Et, comme si les limogeages massifs de personnels des administrations publiques ne suffisaient pas, le gouvernement s’apprête à faire adopter un projet de loi assurant l’immunité aux civils engagés contre les putschistes. Sans craindre de favoriser le sentiment d’impunité des partisans du chef de l’Etat ni d’aggraver le climat de peur qui règne en Turquie. L’ancien président Abdullah Gül, cofondateur avec M. Erdogan de l’AKP, le mouvement islamiste au pouvoir, s’en est ému publiquement malgré son habituelle prudence.

Isolement diplomatique

Il est vrai que la répression menée par Recep Tayyip Erdogan n’épargne personne.

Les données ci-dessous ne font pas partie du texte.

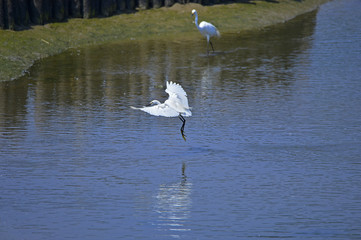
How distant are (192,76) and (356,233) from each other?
12700mm

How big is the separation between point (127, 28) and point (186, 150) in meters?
15.7

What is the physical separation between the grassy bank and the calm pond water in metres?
0.80

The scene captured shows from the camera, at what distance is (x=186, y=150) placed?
45.8 feet

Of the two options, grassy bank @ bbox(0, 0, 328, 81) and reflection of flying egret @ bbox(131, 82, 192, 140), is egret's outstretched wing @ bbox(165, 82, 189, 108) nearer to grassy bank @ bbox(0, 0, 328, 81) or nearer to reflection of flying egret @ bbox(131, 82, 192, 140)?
reflection of flying egret @ bbox(131, 82, 192, 140)

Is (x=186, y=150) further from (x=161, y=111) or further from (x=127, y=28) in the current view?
(x=127, y=28)

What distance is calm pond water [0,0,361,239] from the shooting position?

Elle a d’abord visé ses anciens alliés de la puissante confrérie islamiste fondée par Fethullah Gülen, imam septuagénaire réfugié en Pennsylvanie, aux Etats-Unis. Ensuite ont été systématiquement ciblés les militants kurdes et leur parti, dont les deux coprésidents et une dizaine de députés sont incarcérés. Enfin l’opposition de gauche et les « kémalistes », héritiers des valeurs de la République laïque fondée par Mustapha Kemal, n’ont pas été épargnés, comme le démontre l’acharnement du pouvoir contre le quotidien Cumhuriyet, mais aussi contre des intellectuels libéraux, les ONG, ou des figures de la société civile, comme le mécène Osman Kavala.

La répression sans fin menée par le président turc masque mal, pourtant, la faiblesse réelle de son pouvoir. Jamais la Turquie n’a été aussi isolée diplomatiquement, malgré son rapprochement avec Vladimir Poutine. Pilier du flanc sud-est de l’OTAN depuis plus d’un demi-siècle, Ankara a des relations de plus en plus tendues avec l’Alliance et plus encore avec les Etats-Unis. Quant aux négociations d’adhésion à l’Union européenne, elles sont plus que jamais au point mort, même si chacun en entretient la fiction – la Turquie pour rassurer les investisseurs, et l’Europe pour ne pas froisser un pays qui héberge près de 3 millions de réfugiés.

Certes, en quinze ans, Recep Tayyip Erdogan et son parti ont remporté toutes les élections, notamment grâce à une politique économique qui a multiplié par trois le revenu par habitant. Mais les fractures creusées délibérément par le pouvoir entre croyants et laïcs, entre Turcs et Kurdes, entre sunnites et alévis (proches du chiisme) inquiètent une partie croissante de la société. La très courte victoire du référendum organisé en avril pour renforcer encore les pouvoirs présidentiels l’a démontré : les grandes villes comme Istanbul ou Ankara, longtemps fiefs de l’AKP, ont voté largement contre. La Turquie de demain ne se reconnaît plus en Erdogan. Ce dernier l’a parfaitement compris. D’où son inquiétude et sa volonté d’imposer sa poigne de plus en plus autoritaire.